## Begin Given information

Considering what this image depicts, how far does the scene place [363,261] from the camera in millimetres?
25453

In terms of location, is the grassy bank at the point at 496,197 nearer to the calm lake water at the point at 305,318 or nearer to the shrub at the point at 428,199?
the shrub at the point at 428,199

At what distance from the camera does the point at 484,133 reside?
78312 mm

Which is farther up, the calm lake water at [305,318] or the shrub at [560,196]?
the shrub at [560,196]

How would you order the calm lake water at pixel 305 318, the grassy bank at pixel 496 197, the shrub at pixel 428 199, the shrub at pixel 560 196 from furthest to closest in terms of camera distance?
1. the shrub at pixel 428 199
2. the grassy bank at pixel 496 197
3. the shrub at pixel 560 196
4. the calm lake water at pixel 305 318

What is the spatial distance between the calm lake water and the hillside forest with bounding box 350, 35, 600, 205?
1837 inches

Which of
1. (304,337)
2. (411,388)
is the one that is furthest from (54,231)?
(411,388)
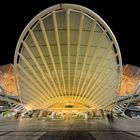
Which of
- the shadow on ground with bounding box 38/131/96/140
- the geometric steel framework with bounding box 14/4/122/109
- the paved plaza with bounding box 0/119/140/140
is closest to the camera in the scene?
the shadow on ground with bounding box 38/131/96/140

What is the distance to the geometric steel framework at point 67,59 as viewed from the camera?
27.0m

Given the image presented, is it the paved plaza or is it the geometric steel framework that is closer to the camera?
the paved plaza

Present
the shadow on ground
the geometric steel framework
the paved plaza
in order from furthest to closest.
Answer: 1. the geometric steel framework
2. the paved plaza
3. the shadow on ground

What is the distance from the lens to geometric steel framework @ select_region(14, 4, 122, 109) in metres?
27.0

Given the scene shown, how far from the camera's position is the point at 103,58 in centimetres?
3366

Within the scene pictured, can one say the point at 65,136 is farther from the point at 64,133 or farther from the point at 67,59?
the point at 67,59

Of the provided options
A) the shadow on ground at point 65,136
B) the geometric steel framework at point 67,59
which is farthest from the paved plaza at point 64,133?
the geometric steel framework at point 67,59

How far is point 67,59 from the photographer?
34.8 metres

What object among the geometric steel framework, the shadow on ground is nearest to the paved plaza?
the shadow on ground

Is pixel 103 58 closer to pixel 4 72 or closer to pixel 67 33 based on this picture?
pixel 67 33

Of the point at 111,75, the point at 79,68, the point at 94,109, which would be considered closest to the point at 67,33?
the point at 79,68

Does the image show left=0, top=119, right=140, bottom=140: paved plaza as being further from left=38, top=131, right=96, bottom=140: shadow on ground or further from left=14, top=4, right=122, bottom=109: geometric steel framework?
left=14, top=4, right=122, bottom=109: geometric steel framework

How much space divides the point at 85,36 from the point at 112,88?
1502 cm

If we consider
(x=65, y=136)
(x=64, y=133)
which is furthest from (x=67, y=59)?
(x=65, y=136)
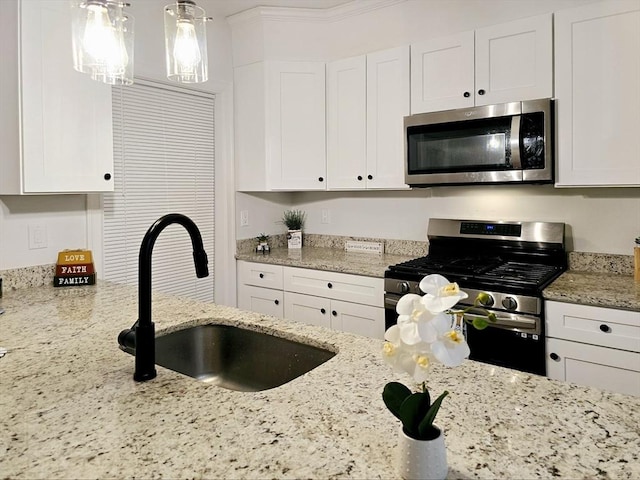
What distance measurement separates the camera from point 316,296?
10.2 ft

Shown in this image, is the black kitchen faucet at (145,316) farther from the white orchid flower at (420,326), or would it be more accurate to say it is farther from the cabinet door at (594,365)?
the cabinet door at (594,365)

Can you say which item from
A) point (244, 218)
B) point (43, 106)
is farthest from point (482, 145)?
point (43, 106)

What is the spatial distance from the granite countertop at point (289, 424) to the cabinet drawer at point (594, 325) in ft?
3.57

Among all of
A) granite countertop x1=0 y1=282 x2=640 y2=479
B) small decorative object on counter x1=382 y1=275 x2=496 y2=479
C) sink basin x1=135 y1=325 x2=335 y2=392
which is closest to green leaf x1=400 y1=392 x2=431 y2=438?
small decorative object on counter x1=382 y1=275 x2=496 y2=479

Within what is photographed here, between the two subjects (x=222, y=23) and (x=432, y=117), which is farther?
(x=222, y=23)

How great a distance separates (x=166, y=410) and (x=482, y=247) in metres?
2.38

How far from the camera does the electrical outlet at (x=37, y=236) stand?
241 centimetres

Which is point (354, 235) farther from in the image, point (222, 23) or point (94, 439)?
point (94, 439)

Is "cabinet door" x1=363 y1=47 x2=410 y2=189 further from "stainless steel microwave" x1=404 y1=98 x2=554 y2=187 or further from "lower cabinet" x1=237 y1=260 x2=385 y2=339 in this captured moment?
"lower cabinet" x1=237 y1=260 x2=385 y2=339

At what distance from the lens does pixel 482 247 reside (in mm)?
2941

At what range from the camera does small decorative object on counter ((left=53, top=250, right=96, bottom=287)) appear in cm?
240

## End Given information

# Task objective
Could you give every line of the entries above as a numbered list, skipping blank lines and leaving the pictures out?

# Right answer
1. Considering what this image depicts, how far does the scene place [363,261] from the camera in millimetres?
2. 25453
3. In terms of location, is the grassy bank at the point at 496,197 nearer to the calm lake water at the point at 305,318 or nearer to the shrub at the point at 428,199?
4. the shrub at the point at 428,199
5. At what distance from the camera does the point at 484,133 reside?
6. 78312 mm
7. Which is farther up, the calm lake water at [305,318] or the shrub at [560,196]?
8. the shrub at [560,196]
9. How would you order the calm lake water at pixel 305 318, the grassy bank at pixel 496 197, the shrub at pixel 428 199, the shrub at pixel 560 196 from furthest to closest in terms of camera distance?
10. 1. the shrub at pixel 428 199
11. 2. the grassy bank at pixel 496 197
12. 3. the shrub at pixel 560 196
13. 4. the calm lake water at pixel 305 318
14. What is the spatial distance between the calm lake water and the hillside forest with bounding box 350, 35, 600, 205?
15. 1837 inches
16. Which of
17. 1. (304,337)
18. 2. (411,388)
19. is the one that is furthest from (54,231)?
20. (411,388)
21. Which of
22. - the shadow on ground with bounding box 38/131/96/140
23. - the geometric steel framework with bounding box 14/4/122/109
24. - the paved plaza with bounding box 0/119/140/140
25. is closest to the camera in the scene?
26. the shadow on ground with bounding box 38/131/96/140
27. What is the distance to the geometric steel framework at point 67,59 as viewed from the camera?
28. 27.0m
29. Given the image presented, is it the paved plaza or is it the geometric steel framework that is closer to the camera?
30. the paved plaza
31. Present
32. the shadow on ground
33. the geometric steel framework
34. the paved plaza
35. in order from furthest to closest.
36. Answer: 1. the geometric steel framework
37. 2. the paved plaza
38. 3. the shadow on ground
39. What is the distance from the lens to geometric steel framework @ select_region(14, 4, 122, 109) in metres?
40. 27.0
41. Given the scene shown, how far from the camera's position is the point at 103,58 in centimetres?
42. 3366
43. Within the scene pictured, can one say the point at 65,136 is farther from the point at 64,133 or farther from the point at 67,59?
44. the point at 67,59
45. Of the provided options
46. A) the shadow on ground at point 65,136
47. B) the geometric steel framework at point 67,59
48. which is farthest from the paved plaza at point 64,133?
49. the geometric steel framework at point 67,59
50. How far is point 67,59 from the photographer?
51. 34.8 metres
52. What object among the geometric steel framework, the shadow on ground is nearest to the paved plaza?
53. the shadow on ground
54. Is pixel 103 58 closer to pixel 4 72 or closer to pixel 67 33 based on this picture?
55. pixel 67 33
56. Of the point at 111,75, the point at 79,68, the point at 94,109, which would be considered closest to the point at 67,33?
57. the point at 79,68
58. Does the image show left=0, top=119, right=140, bottom=140: paved plaza as being further from left=38, top=131, right=96, bottom=140: shadow on ground or further from left=14, top=4, right=122, bottom=109: geometric steel framework?
59. left=14, top=4, right=122, bottom=109: geometric steel framework
60. How much space divides the point at 85,36 from the point at 112,88?
61. 1502 cm
62. If we consider
63. (x=65, y=136)
64. (x=64, y=133)
65. which is furthest from (x=67, y=59)?
66. (x=65, y=136)
67. What distance measurement separates the camera from point 316,296?
68. 10.2 ft
69. Shown in this image, is the black kitchen faucet at (145,316) farther from the white orchid flower at (420,326), or would it be more accurate to say it is farther from the cabinet door at (594,365)?
70. the cabinet door at (594,365)
71. Can you say which item from
72. A) point (244, 218)
73. B) point (43, 106)
74. is farthest from point (482, 145)?
75. point (43, 106)
76. What is the spatial distance from the granite countertop at point (289, 424) to the cabinet drawer at point (594, 325) in ft?
77. 3.57
78. Among all of
79. A) granite countertop x1=0 y1=282 x2=640 y2=479
80. B) small decorative object on counter x1=382 y1=275 x2=496 y2=479
81. C) sink basin x1=135 y1=325 x2=335 y2=392
82. which is closest to green leaf x1=400 y1=392 x2=431 y2=438?
83. small decorative object on counter x1=382 y1=275 x2=496 y2=479
84. Within what is photographed here, between the two subjects (x=222, y=23) and (x=432, y=117), which is farther?
85. (x=222, y=23)
86. How great a distance separates (x=166, y=410) and (x=482, y=247) in metres?
87. 2.38
88. How far from the camera does the electrical outlet at (x=37, y=236) stand?
89. 241 centimetres
90. Which is point (354, 235) farther from in the image, point (222, 23) or point (94, 439)?
91. point (94, 439)
92. Is "cabinet door" x1=363 y1=47 x2=410 y2=189 further from "stainless steel microwave" x1=404 y1=98 x2=554 y2=187 or further from "lower cabinet" x1=237 y1=260 x2=385 y2=339 in this captured moment?
93. "lower cabinet" x1=237 y1=260 x2=385 y2=339
94. At what distance from the lens does pixel 482 247 reside (in mm)?
95. 2941
96. At what range from the camera does small decorative object on counter ((left=53, top=250, right=96, bottom=287)) appear in cm?
97. 240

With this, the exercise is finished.